§ **WHAT IS ASKED**: Convert every line from the one containing "In this scene, does" through the end of the rows into a Markdown table with the columns Number and Line, omitting blank lines and the pictures.

━━ SUPPLIED INFORMATION ━━

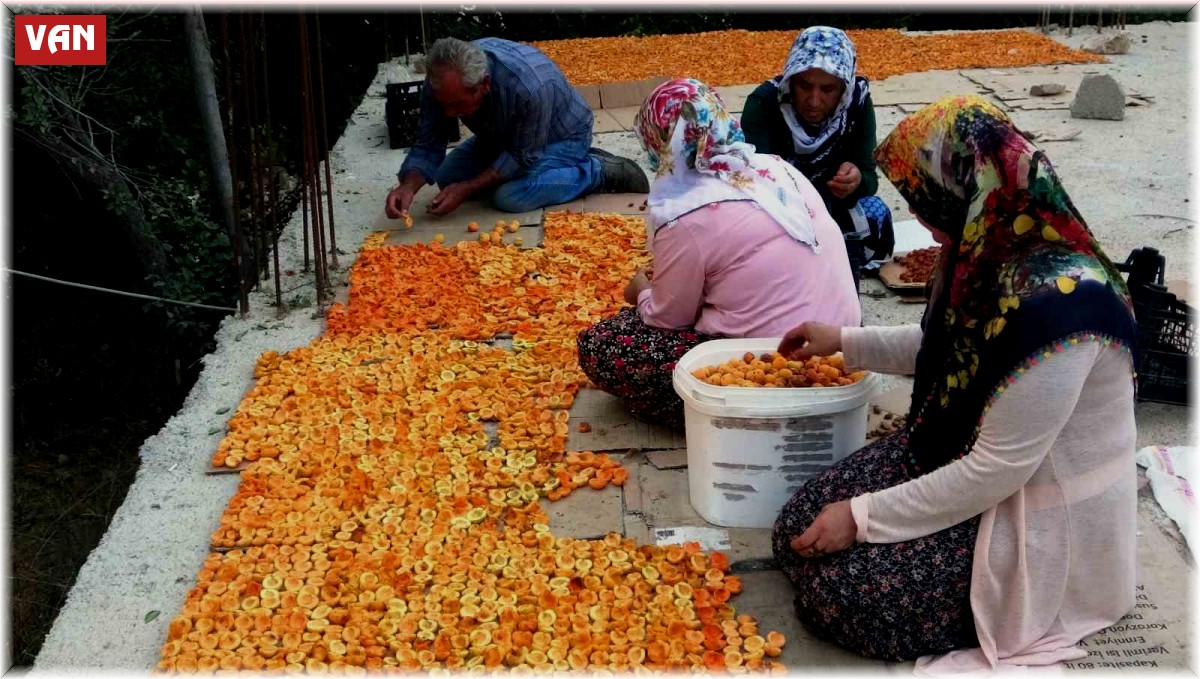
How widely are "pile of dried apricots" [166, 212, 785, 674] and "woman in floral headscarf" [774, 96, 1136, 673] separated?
0.31m

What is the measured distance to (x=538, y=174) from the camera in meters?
5.48

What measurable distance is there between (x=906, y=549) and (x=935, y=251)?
2.49 meters

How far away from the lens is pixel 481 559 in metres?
2.68

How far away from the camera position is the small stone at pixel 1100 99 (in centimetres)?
654

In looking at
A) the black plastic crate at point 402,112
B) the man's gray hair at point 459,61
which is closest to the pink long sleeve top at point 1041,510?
the man's gray hair at point 459,61

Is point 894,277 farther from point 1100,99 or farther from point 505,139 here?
point 1100,99

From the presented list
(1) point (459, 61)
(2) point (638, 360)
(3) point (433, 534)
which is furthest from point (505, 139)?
(3) point (433, 534)

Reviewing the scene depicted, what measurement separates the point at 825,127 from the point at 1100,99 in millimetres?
3471

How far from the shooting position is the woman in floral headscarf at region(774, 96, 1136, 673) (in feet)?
6.53

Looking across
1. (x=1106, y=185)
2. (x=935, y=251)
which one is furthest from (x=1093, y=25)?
(x=935, y=251)

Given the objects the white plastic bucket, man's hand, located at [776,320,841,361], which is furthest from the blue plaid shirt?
man's hand, located at [776,320,841,361]

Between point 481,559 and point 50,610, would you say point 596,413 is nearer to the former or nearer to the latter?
point 481,559

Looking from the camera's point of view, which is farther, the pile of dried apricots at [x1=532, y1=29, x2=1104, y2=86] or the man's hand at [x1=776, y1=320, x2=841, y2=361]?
the pile of dried apricots at [x1=532, y1=29, x2=1104, y2=86]

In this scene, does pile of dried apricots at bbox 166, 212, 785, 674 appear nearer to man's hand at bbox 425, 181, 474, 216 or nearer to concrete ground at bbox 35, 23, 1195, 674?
concrete ground at bbox 35, 23, 1195, 674
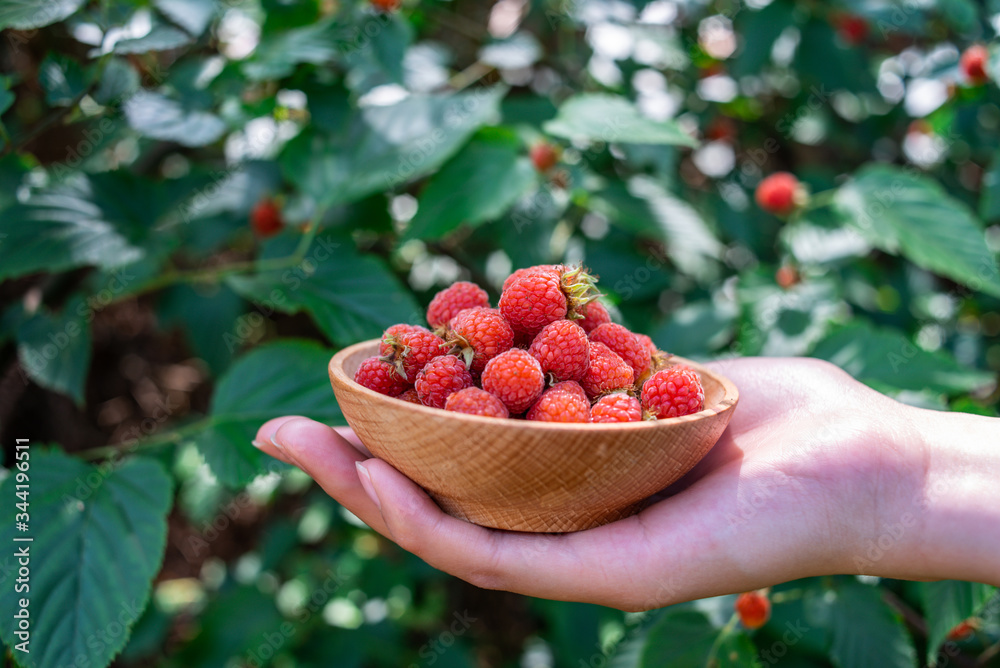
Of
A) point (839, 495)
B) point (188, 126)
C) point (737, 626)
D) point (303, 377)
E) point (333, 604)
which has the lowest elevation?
point (333, 604)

━━━

§ **ANSWER FOR THE TASK**:
| Number | Line |
|---|---|
| 1 | In this scene, does pile of dried apricots at bbox 166, 212, 785, 674 appear nearer to man's hand at bbox 425, 181, 474, 216 or nearer to concrete ground at bbox 35, 23, 1195, 674? |
| 2 | concrete ground at bbox 35, 23, 1195, 674 |
| 3 | Of |
| 4 | A) point (839, 495) |
| 5 | B) point (188, 126) |
| 6 | C) point (737, 626) |
| 7 | D) point (303, 377) |
| 8 | E) point (333, 604) |
| 9 | which has the lowest elevation? |
| 10 | point (333, 604) |